We now know virtually everything we need to know about getting stuff on a HPC. We can log on, submit different types of jobs, use preinstalled software, and request software/package installs. Now we need to request an efficient amount of HPC time, memory, cpu’s and gpu’s.

Estimating required resources using the scheduler

In the previous tutorial Scheduling jobs we learnt how to request resources with the PBS scheduler. But how do we know how much and what type of resources we will need to effectively run our job?

The answer is, we don’t. Not until we’ve tried it ourselves at least once. We’ll need to benchmark our job and experiment with it before we know how much it needs in the way of resources. If we request to few resources, our job will be cut/throw an error before its finished. If we request to many resources, the job may wait in the queue indefinately, or the job will take far longer to run as it sits waiting for the require resources to become availabe.

Here are a couple of tips to help figure out how many resources you may need:

A good rule of thumb is to ask the scheduler for more time and memory than your job can use. This value is typically two to three times what you think your job will need.

Resource requests

But what about more important changes, such as the number of CPUs and memory for our jobs? One thing that is absolutely critical when working on an HPC system is specifying the resources required to run a job. This allows the scheduler to find the right time and place to schedule our job.

The following are several key resource that we can request in our PBS scheduler script:

Running a small job to check how much resources you use

If possible, run a job as a small subset. Then query the HPC using “qstat -xf jobID”, then you can see how much was used for that run and scale it up appropriately.

resourcesUsed

There are two general ways you can subset your job, the dataset and the computations.

Examples: Dataset - partitioning a dataset into small chunks that can be individually processed Computation - Using a for loop to read a large number of csv files into the HPC. Computation - Performing cross validation on classification or regression models.

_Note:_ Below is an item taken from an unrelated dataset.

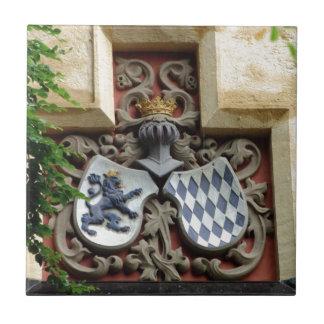 Bayerisches Wappen Fliese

Scaling up from a test run to the full dataset can get tricky if you are running your job in parallel computing. This is because the relationship between number of CPU’s and processing time is not linear, its an exponential curve that slowly flattens out. We will talk about this in a later session that is dedicated to parallel computing.

How many CPU’s should I request

Remember that many scripting programs (including python and R) will only use 1 CPU unless you have set up your script/job to run in parallel (i.e. on multiple CPU’s at once). If your job is not set up to run in parallel then requesting multiple CPU’s can slow down process time, as the scheduler will wait until multiple CPU’s are avaliable before submitting your job.

It is also worth considering the trade off between number of CPU’s and time spent waiting in queue. For example, your job takes 3 hours to run on 4 CPU’s, and the queue time may only be 1 hour. If you use 12 CPU’s, your job takes 1 hour to run, BUT, the queue time may be 12 hours as the scheduler needs to wait until 12 CPU’s are available. So its a good idea to first check the amount of usage on the HPC, it might be busy, or it might be free.

Check usage on the HPC nodes

Sometimes the HPC is busy (especially during sememster break when researchers don’t have teaching commitments), and sometimes the HPC is quiet. How do you check the current status of the cluster? On the login node, you can run a few commands to see a list of the nodes. Please note that not all nodes are available to all users. Only a subset is available.

[s1234567@gc-prd-hpclogin1 ~]$ qhost

This command will give an indication of the currently available resources.

[s1234567@gc-prd-hpclogin1 ~]$ pbsnodes -aSj

This command will give the queue configuration

[s1234567@gc-prd-hpclogin1 ~]$ qstat -q

You can run your job on a specific node using one of the following commands in your scheduler script.

#PBS -l nodes = 'node_name'
#PBS --constraint = 'node_name'

How would you estimate resources for the following jobs

You have 500 DNA samples, you want to run each sample independently through a bioinformatics script that you wrote.

Solution

Are the samples all the same size? If so then run several random samples through your bioinformatics script, take note on how long each run took, average the times if nesecarry. Then linearly scale that time up to 500 samples, add some more time for good measures.

You have a single DNA sample and a bioinformatics script runs 1000 simulations on it.

Solution

Does each simulation take about the same amount of time to run? Not sure then check. Take the time/average time to run 1 simulation and linearly scale it up to 1000, and add some extra time for good measure.

You have a 100 DNA samples and a bioinformatics script that runs 1000 simulations on each sample.

Solution

Does each simulation and each sample take about the same amount of time to run? Not sure then check. Take the time/average time to run 1 simulation on one sample and linearly scale it up to 100 samples and 1000 simulations, and add some extra time for good measure.

You have a 100 DNA samples and your bioinformatics script does some one-off preprocessing on each sample then runs it through 1000 simulations.

Solution

Does each simulation and each sample take about the same amount of time to run? Not sure then check. Assuming that they take the same amount of time. Take the time:

  • to preprocess each DNA sample once, this will be scaled up to 100 samples (as it only runs once).
  • to run 1 simulation on one sample, linearly scale it up to 100 samples and 1000 simulations
  • add some extra time for good measure.